By combining gravitational lensing with the capabilities of NASAs Chandra X-ray Observatory, astronomers have detected two X-ray-emitting objects — two growing supermassive black holes in space or one such black hole and a jet — in an active galaxy called MG B2016+112. The X-rays detected by Chandra were emitted by MG B2016+112 when the Universe was only 2 billion years old.

NASAs Chandra observed Two Massive Black Holes in Space

The X-ray emission from inner regions of active galaxies is a key to our understanding of supermassive black hole growth, mergers, and accretion processes.

However, the study of formation of galaxies in the early Universe is limited by the inability of telescopes to detect and resolve inner regions of these faint objects.

At high energies, physical constraints limit further improvements of the resolution of telescopes.

As a result, present and future missions will not provide sufficient resolution to resolve inner regions of merging galaxies potentially hosting multiple active galactic nuclei.

“Our efforts to see and understand such distant objects in X-rays would be doomed if we didn’t have a natural magnifying glass like this,” said Dr. Dan Schwartz, an astronomer at the Harvard & Smithsonian Center for Astrophysics.

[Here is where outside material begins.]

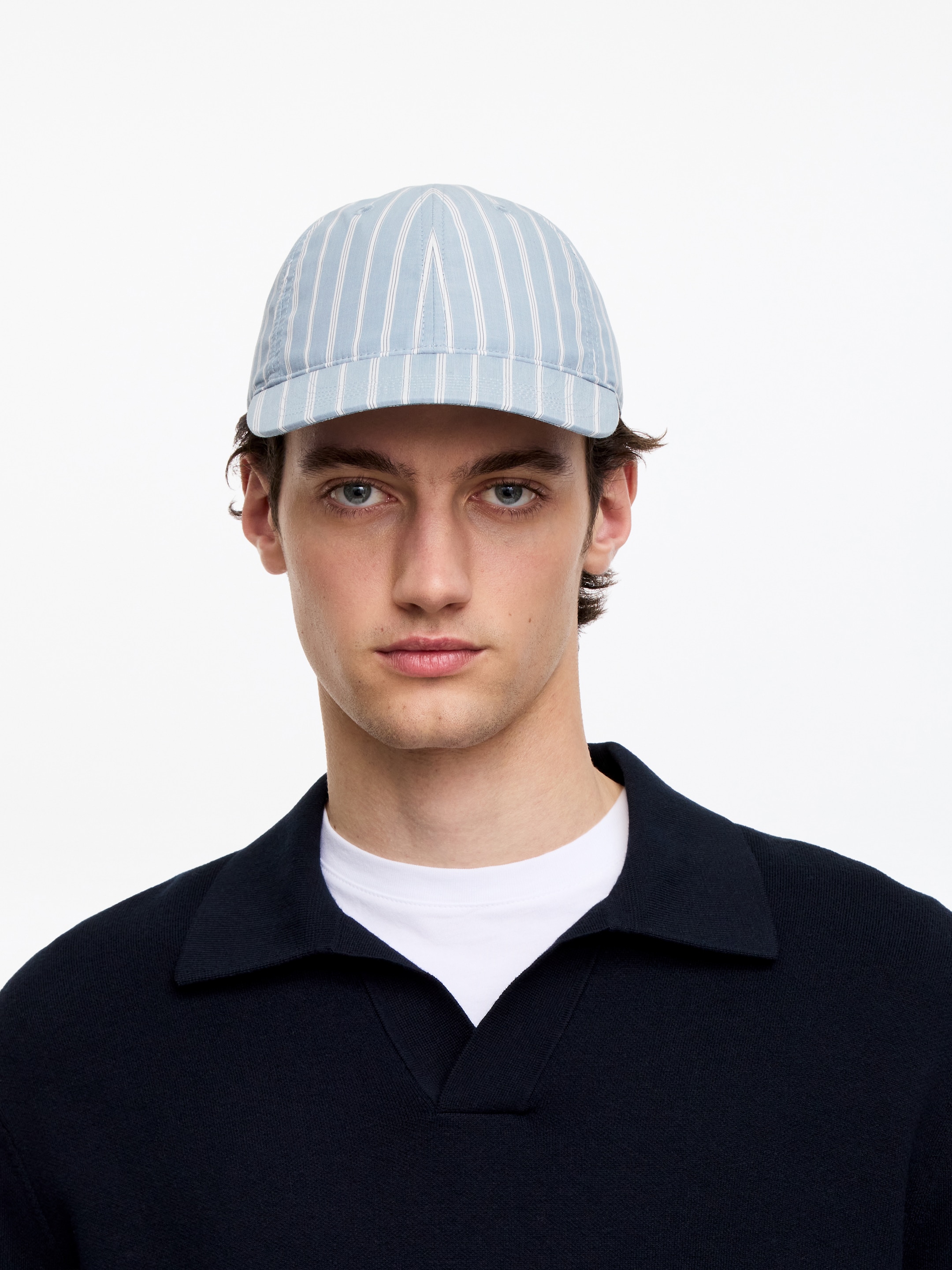 Keps i bomullspoplin - Ljusblå/randig - Men - StillMedia/Lookbook - 4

Using radio observations of MG B2016+112, astronomers previously found evidence for a pair of rapidly growing supermassive black holes separated by only about 650 light-years. Both of the black hole candidates possibly have jets.

In the new study, Dr. Schwartz and colleagues concluded that the three X-ray sources in the MG B2016+112 system must have resulted from the lensing of two distinct objects.

These two X-ray-emitting objects are likely a pair of a growing supermassive black hole and its jet or growing supermassive black holes in space.

The estimated separation of these two objects is consistent with the radio work.

“Astronomers have discovered black holes with masses billions of times greater than that of our Sun being formed just hundreds of millions of years after the Big Bang, when the Universe was only a few percent of its current age,” said Dr. Cristiana Spingola, an astronomer at the Italian National Institute for Astrophysics.

“We want to solve the mystery of how these supermassive black holes gained mass so quickly.”

The uncertainty in the X-ray position of one of the objects in MG B2016+112 is 130 light-years in one dimension and 2,000 light-years in the other, perpendicular dimension.

This means that the size of the area where the source is likely located is more than 100 times smaller than the corresponding area for a typical Chandra source that is not lensed.

Such precision in a position determination is unparalleled in X-ray astronomy for a source at this distance.

“Thanks to gravitational lensing much longer Chandra observations may be able to distinguish between the black hole pair and the black hole plus jet explanations,” Dr. Schwartz said.

“We also look forward to applying this technique in the future, especially as surveys by major new optical and radio facilities that will soon come on line will supply tens of thousands of targets.”

“Without this effect Chandra would have had to observe it a few hundred times longer and even then would not reveal the complex structures,” said Dr. Anna Barnacka, an astronomer at the Harvard & Smithsonian Center for Astrophysics and Jagiellonian University.